Opinion
January 23, 1961
Sylvester Harris ( Charles L. Sylvester of counsel), for claimant.
Louis J. Lefkowitz, Attorney-General ( Gary M. Axenfeld and Grace K. Banoff of counsel), for defendant.
Bleakley, Platt, Hart Fritz and Edward J. Wren ( John C. Marbach and Frederick J. Martin of counsel), amicus curiae.
Claimant is a copartnership of professional engineers. By letter dated February 11, 1953, the New York State Thruway Authority advised claimant that it had been approved for a contract to provide engineering services for supervision of construction of the Hudson section of the Thruway, Tuckahoe Road to Tarrytown.
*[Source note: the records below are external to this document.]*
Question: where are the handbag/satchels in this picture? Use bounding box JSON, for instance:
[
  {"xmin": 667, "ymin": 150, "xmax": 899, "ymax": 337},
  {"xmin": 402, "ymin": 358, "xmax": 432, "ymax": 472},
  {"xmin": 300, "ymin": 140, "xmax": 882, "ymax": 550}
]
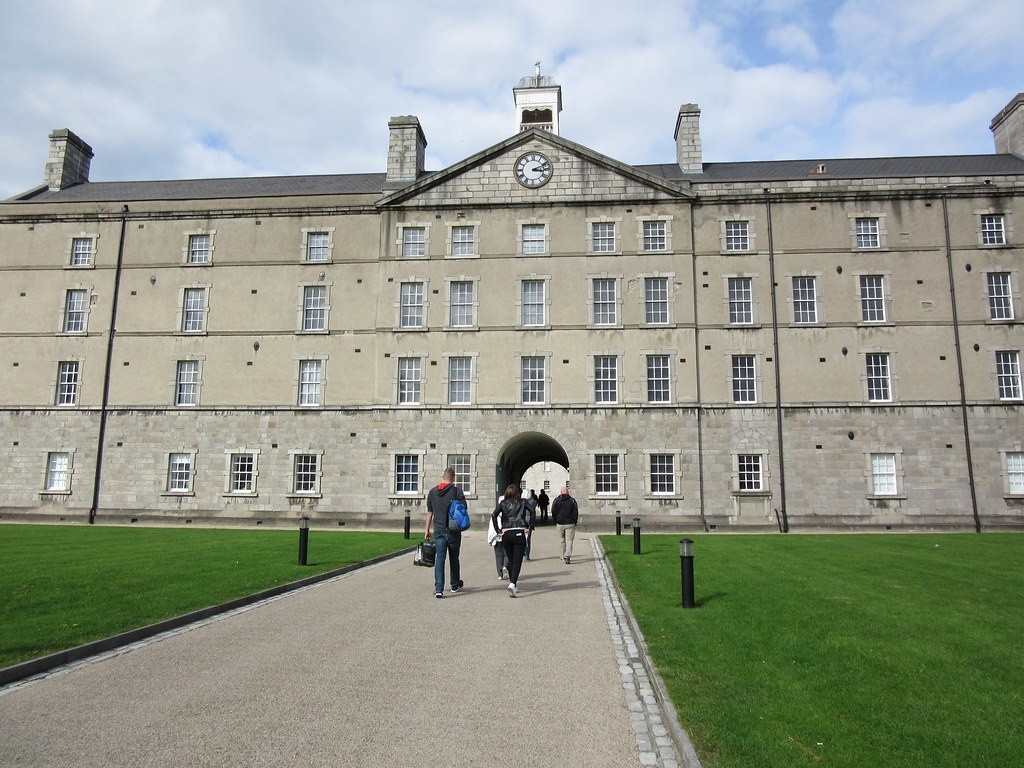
[{"xmin": 413, "ymin": 538, "xmax": 436, "ymax": 567}]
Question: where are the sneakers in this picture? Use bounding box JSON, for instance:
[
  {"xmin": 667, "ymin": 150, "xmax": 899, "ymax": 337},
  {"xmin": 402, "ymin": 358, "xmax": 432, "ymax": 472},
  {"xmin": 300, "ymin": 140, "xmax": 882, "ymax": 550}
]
[
  {"xmin": 451, "ymin": 580, "xmax": 464, "ymax": 592},
  {"xmin": 436, "ymin": 591, "xmax": 442, "ymax": 598}
]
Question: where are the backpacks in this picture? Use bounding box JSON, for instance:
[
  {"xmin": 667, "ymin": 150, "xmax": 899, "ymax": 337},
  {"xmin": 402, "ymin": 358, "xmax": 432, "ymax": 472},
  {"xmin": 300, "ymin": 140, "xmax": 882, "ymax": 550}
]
[{"xmin": 448, "ymin": 487, "xmax": 470, "ymax": 533}]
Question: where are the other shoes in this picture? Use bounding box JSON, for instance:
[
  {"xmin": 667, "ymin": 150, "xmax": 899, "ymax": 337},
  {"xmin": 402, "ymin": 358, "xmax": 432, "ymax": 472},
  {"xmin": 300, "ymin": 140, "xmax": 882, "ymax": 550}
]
[
  {"xmin": 503, "ymin": 568, "xmax": 508, "ymax": 581},
  {"xmin": 563, "ymin": 557, "xmax": 570, "ymax": 564},
  {"xmin": 508, "ymin": 582, "xmax": 519, "ymax": 598},
  {"xmin": 499, "ymin": 575, "xmax": 502, "ymax": 581}
]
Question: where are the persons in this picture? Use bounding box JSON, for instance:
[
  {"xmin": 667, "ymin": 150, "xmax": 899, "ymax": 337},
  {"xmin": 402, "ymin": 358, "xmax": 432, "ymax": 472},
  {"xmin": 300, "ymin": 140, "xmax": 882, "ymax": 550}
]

It was told that "The agreement for such services may be expected to be executed immediately after the award of a construction contract for this portion of the Thruway" and that "This letter is your authority to proceed with whatever preliminary work is necessary in connection with the services required by such a supervision contract prior to its actual execution."
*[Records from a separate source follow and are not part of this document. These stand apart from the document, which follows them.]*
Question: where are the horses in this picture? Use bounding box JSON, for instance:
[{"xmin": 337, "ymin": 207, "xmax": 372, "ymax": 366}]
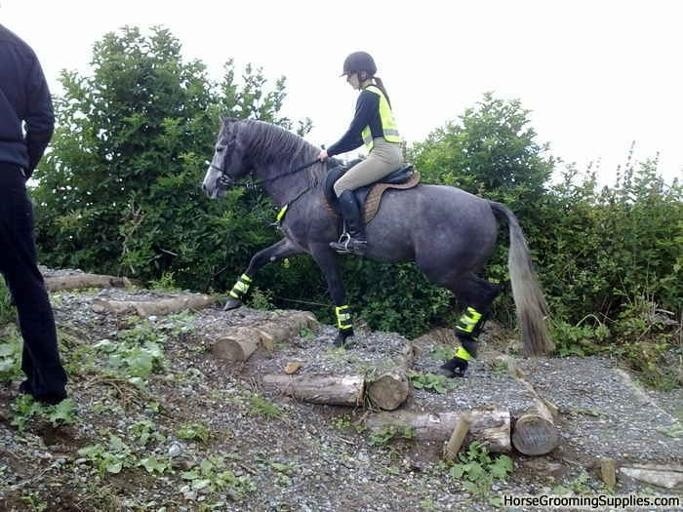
[{"xmin": 203, "ymin": 112, "xmax": 559, "ymax": 379}]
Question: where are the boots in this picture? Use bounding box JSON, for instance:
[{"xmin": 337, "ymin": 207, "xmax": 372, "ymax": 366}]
[{"xmin": 329, "ymin": 190, "xmax": 367, "ymax": 256}]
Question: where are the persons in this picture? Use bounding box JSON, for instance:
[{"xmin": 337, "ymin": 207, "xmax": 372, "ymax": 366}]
[
  {"xmin": 2, "ymin": 19, "xmax": 65, "ymax": 402},
  {"xmin": 318, "ymin": 50, "xmax": 404, "ymax": 258}
]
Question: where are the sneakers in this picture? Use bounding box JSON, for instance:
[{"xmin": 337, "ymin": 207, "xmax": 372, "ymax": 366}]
[{"xmin": 20, "ymin": 380, "xmax": 67, "ymax": 404}]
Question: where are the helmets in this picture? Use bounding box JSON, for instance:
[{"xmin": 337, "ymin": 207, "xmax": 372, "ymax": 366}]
[{"xmin": 340, "ymin": 52, "xmax": 376, "ymax": 78}]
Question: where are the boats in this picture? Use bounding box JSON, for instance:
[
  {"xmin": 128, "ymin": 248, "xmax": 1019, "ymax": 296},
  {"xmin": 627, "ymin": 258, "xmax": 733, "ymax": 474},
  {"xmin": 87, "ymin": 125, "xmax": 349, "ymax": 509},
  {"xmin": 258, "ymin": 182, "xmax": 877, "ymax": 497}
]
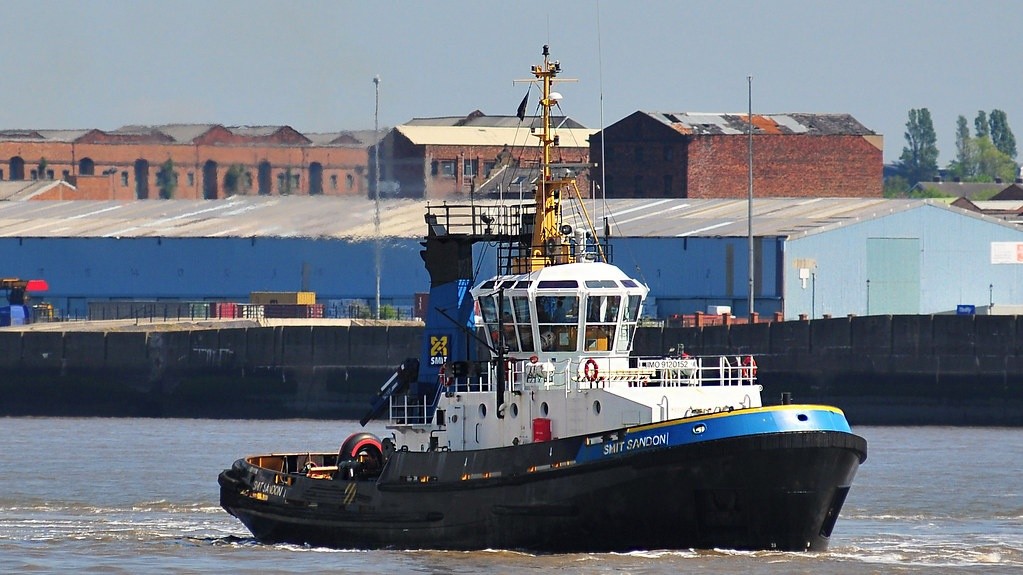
[{"xmin": 218, "ymin": 0, "xmax": 867, "ymax": 552}]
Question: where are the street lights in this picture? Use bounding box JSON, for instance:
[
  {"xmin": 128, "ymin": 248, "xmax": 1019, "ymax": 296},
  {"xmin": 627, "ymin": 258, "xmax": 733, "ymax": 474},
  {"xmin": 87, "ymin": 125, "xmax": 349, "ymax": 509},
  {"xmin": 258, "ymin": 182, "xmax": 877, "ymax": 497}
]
[
  {"xmin": 746, "ymin": 75, "xmax": 753, "ymax": 322},
  {"xmin": 373, "ymin": 77, "xmax": 380, "ymax": 320}
]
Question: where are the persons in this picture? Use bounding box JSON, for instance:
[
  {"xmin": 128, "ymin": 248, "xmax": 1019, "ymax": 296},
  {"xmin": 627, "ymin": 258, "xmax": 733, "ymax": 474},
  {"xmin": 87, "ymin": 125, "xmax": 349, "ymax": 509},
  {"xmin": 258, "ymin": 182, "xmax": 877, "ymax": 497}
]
[
  {"xmin": 538, "ymin": 305, "xmax": 549, "ymax": 336},
  {"xmin": 610, "ymin": 300, "xmax": 619, "ymax": 323},
  {"xmin": 552, "ymin": 301, "xmax": 566, "ymax": 328}
]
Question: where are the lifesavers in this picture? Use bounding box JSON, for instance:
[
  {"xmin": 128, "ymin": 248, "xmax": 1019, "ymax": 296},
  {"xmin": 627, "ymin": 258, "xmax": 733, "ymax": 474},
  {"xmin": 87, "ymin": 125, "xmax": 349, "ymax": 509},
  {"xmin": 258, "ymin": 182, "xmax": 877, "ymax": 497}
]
[
  {"xmin": 741, "ymin": 356, "xmax": 757, "ymax": 381},
  {"xmin": 585, "ymin": 359, "xmax": 599, "ymax": 381},
  {"xmin": 332, "ymin": 432, "xmax": 387, "ymax": 480}
]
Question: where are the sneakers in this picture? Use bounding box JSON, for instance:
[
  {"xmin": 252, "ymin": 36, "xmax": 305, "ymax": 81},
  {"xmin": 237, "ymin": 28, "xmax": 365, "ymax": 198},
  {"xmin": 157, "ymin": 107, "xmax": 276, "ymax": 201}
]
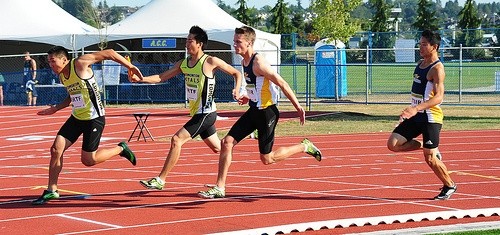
[
  {"xmin": 139, "ymin": 178, "xmax": 164, "ymax": 190},
  {"xmin": 435, "ymin": 147, "xmax": 441, "ymax": 161},
  {"xmin": 197, "ymin": 187, "xmax": 226, "ymax": 198},
  {"xmin": 434, "ymin": 181, "xmax": 457, "ymax": 201},
  {"xmin": 253, "ymin": 129, "xmax": 259, "ymax": 139},
  {"xmin": 118, "ymin": 141, "xmax": 137, "ymax": 166},
  {"xmin": 31, "ymin": 189, "xmax": 59, "ymax": 205},
  {"xmin": 300, "ymin": 138, "xmax": 321, "ymax": 162}
]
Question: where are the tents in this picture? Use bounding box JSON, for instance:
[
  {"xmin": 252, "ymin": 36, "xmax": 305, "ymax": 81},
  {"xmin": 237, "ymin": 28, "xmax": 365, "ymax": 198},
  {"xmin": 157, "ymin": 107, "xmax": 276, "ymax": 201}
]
[{"xmin": 0, "ymin": 0, "xmax": 283, "ymax": 102}]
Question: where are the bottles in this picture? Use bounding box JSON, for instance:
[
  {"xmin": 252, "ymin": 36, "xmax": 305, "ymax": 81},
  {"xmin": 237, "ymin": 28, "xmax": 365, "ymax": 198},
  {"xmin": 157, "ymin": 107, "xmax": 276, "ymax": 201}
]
[{"xmin": 52, "ymin": 78, "xmax": 55, "ymax": 87}]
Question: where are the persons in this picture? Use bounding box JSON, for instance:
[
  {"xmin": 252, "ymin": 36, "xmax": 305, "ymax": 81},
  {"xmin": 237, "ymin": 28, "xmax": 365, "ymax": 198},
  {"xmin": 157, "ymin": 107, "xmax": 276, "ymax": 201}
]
[
  {"xmin": 387, "ymin": 31, "xmax": 458, "ymax": 201},
  {"xmin": 130, "ymin": 26, "xmax": 242, "ymax": 190},
  {"xmin": 197, "ymin": 27, "xmax": 322, "ymax": 199},
  {"xmin": 30, "ymin": 46, "xmax": 143, "ymax": 206},
  {"xmin": 0, "ymin": 50, "xmax": 185, "ymax": 107}
]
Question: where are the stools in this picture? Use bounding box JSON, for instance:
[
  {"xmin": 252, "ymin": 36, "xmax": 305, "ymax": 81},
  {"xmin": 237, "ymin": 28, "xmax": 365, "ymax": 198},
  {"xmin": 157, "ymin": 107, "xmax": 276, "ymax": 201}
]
[{"xmin": 127, "ymin": 112, "xmax": 154, "ymax": 143}]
Claimant accepted the employment by return mail and proceeded to engage upon its duties. However, the formal written agreement was not executed until more than one year had passed. It is dated April 19, 1954 and bears approval by the Attorney-General April 27, 1954 and by the director of Thruway finance May 4, 1954. The document was transmitted to claimant May 20, 1954.
In the meantime, claimant was rendering its professional services to the Thruway Authority which on February 18, 1954 awarded to a successful bidder the contract for the construction of the designated Thruway section. This contract provided that work should begin within 10 days of the signing thereof and would be completed on or before June 1, 1955.
The contractor did not meet the completion date which was extended four times by the Thruway Authority upon the construction contractor's application. Extensions were granted to September 1, 1955, to October 1, 1955, to December 15, 1955 and finally to September 1, 1956. Construction was completed August 30, 1956 and the work was accepted September 26, 1956.
Claimant's agreement with the Thruway Authority did not specify a completion date. It did require claimant to provide engineering supervision and inspection services until the completion and the final acceptance of the work to be done by the construction contractor. The Thruway Authority agreed to pay and the claimant agreed to accept as full compensation for its services 4% of the final construction costs, less certain miscellaneous items which are not of concern in arriving at a determination of the issues presently before us.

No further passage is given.